22.      Mr Doig expressed the opinion that Mr Beaumont’s accepted disabilities permanently affected his ability to undertake remunerative work in employment for which he had skills, experience or qualifications. He noted that Mr Beaumont’s most recent employment had been as a “handyman also helping to run a motel” and commented that the knee injuries and the fact that the knee replacement had not fully settled would affect his ability to do this kind of work.

23.     Mr Doig added that Mr Beaumont’s knee problems alone would prevent him from working for more than 8 hours in any occupation involving any manual labour.

24.     Mr Doig concluded by expressing the opinion that Mr Beaumont is unlikely to improve and that although further surgery may result in some increased stability of the knees it is unlikely to solve all the problems or improve his ability to work.

Medical evidence of Dr Mills

25.     In a medico-legal report prepared at the request of the Repatriation Commission dated 3 December 2008, Dr Ross Mills, occupational physician, expressed the opinion that Mr Beaumont does have a significant incapacity as a result of his bilateral knee conditions and that the knee conditions were “sufficiently severe to significantly impact on Mr Beaumont‘s ability to perform his pre-injury duties as a handyman (including negotiation of stairs).”

26.     Dr Mills concluded, however, that Mr Beaumont does have residual work capacity, at least, equal to that of a wheel chair bound person He considered that Mr Beaumont was fit for full-time employment with specific work restrictions but “unfit for his  pre-injury duties” although fit to undergo rehabilitation or retraining.

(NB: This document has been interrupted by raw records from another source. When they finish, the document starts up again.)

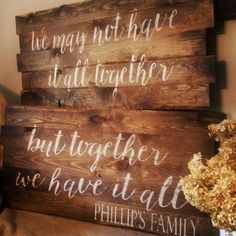 Vintage Home Decor For More Traditional Interior Design Pallet Crafts, Diy Pallet Projects, Projects To Try, Pallet Ideas, Wood Crafts, Rustic Signs, Wooden Signs, Wooden Plaques, Painted Signs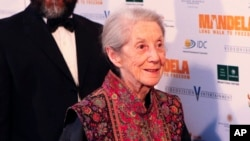 "FILE - Nobel Priize winning author Nadine Gordimer arrives for the South African premier of the movie ""Mandela - Long Walk To Freedom"" in Johannesburg, Nov. 3, 2013."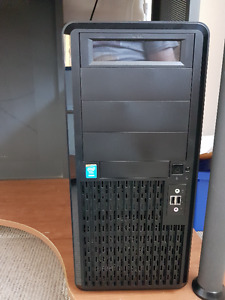 Intel Xeon (Haswell) Server + Monitor + Accessories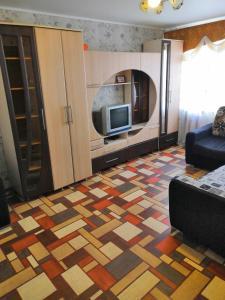 Телевизор и/или развлекательный центр в Гагарина 47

27.     I found Dr Mills’ opinion on this point somewhat confusing and unhelpful as he appears to have assessed Mr Beaumont in the context of a worker’s compensation claim rather than a claim under the VE Act.

28. When considering the capacity to undertake remunerative work within the meaning of paragraph 24(1)(b), section 28 of the VE Act mandates that I shall have regard only to the following matters:

(a) the vocational, trade and professional skills, qualifications and experience of the veteran;

(b) the kinds of remunerative work which a person with the skills, qualifications and experience referred to in paragraph (a) might reasonably undertake; and

(c) the degree to which the physical or mental impairment of the veteran as a result of the injury or disease ,or both, has reduced his or her capacity to undertake the kinds of remunerative work referred to in paragraph (b).

29.      I note in Re Forster and Repatriation Commission (1992) 28 ALD 450, where Deputy President Purvis observed at 461:

… It was rightly submitted by counsel that it was not open to the tribunal to go outside of the ambit of work experience of the veteran, nor to say that it was open to him to acquire another skill and thence obtain employment. The tribunal was to take the veteran as it found him so far as his vocation, trade, professional skills, qualifications and experience were concerned.

The regrettable situation whereby s 28 of the Act operates regardless of a need for retraining was identified. Rehabilitation was not in the minds of those who had been responsible for the drafting of the legislation. Thus, unlike the Commonwealth Compensation legislation, the Veterans Entitlements Act does not aid a veteran in obtaining new skills and experience and thence re-entering the work force.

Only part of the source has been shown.